Sergey Mavrodi, the founder of MMM, a Russian company that ran one of the world’s largest Ponzi scheme, is dead.
According to a report by Moskovsky Komsomolets, the founder of the MMM series of financial pyramid schemes, Mavrodi, died in Moscow at the age of 62.
Mavrodi was taken to a city hospital from a bus stop overnight Monday, March 26, after he felt weakness and pain in the chest area.
“The emergency team has failed to save his life. He died this morning,” the report said.
Sergei Mavrodi created the company “MMM” in 1992. It quickly gained popularity and became the largest financial pyramid in the history of Russia.
The income of the members who joined it was paid out of the contributions of new arrivals, and when the flow of customers ceased to grow, non-payments began.
According to various estimates, the number of victims of MMM has reached 10-15 million people.

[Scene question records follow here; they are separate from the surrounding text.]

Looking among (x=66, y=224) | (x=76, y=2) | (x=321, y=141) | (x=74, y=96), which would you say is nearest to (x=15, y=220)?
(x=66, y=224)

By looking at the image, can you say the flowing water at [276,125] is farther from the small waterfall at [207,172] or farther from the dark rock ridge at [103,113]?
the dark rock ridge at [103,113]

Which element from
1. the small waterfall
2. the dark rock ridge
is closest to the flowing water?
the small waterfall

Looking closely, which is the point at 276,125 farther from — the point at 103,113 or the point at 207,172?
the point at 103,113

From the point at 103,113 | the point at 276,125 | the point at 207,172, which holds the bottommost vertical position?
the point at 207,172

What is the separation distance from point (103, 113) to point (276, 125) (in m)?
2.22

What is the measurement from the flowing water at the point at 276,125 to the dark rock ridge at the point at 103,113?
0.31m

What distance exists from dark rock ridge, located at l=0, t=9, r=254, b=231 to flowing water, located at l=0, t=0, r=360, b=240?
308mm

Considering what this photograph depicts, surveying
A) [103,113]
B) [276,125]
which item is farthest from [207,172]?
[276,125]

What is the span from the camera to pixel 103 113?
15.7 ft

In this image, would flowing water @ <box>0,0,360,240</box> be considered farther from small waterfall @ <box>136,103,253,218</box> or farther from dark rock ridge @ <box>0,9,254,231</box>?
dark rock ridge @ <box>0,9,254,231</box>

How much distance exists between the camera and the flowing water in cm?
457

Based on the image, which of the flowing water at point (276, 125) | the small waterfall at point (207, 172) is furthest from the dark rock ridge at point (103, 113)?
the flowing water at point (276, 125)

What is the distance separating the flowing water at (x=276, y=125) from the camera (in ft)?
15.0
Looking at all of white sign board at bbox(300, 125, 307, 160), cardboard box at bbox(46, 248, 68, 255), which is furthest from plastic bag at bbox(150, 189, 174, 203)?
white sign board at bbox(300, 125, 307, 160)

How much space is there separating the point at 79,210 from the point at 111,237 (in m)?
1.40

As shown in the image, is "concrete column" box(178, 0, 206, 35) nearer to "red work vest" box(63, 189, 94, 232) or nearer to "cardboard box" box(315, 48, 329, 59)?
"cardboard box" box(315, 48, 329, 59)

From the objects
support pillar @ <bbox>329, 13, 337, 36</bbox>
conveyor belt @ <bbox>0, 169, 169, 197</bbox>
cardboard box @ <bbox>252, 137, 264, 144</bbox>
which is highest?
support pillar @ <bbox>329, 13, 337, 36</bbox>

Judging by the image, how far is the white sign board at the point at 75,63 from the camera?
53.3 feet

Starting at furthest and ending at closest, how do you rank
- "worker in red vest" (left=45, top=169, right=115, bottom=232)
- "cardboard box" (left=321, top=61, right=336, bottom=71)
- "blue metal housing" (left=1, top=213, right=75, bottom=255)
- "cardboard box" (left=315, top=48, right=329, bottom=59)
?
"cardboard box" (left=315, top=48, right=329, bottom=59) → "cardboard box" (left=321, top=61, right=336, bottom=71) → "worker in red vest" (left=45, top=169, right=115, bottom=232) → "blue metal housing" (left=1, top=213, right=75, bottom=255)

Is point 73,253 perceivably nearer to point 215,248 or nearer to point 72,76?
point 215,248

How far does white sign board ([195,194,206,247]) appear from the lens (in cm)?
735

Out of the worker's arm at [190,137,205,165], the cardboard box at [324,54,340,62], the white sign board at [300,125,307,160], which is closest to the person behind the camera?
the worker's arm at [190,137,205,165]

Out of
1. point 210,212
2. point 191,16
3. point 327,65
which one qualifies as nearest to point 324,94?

In 1994, Mavrodi became a member of the Russian parliament. Then he announced that he was giving up his privileges: salaries and cars. Mavrodi stressed that he became a deputy only for the sake of immunity.
Two years later, before the presidential elections in 1996, he was stripped of his mandate.
In 2007, Mavrodi was sentenced to 4.5 years in prison for defrauding 10,000 investors out of 110 million rubles ($4.3 million). All this time, he left during the preliminary detention while the investigation was conducted.
Mavrodi claimed he is not the beneficiary of the donations and he is not used to flamboyant lifestyle.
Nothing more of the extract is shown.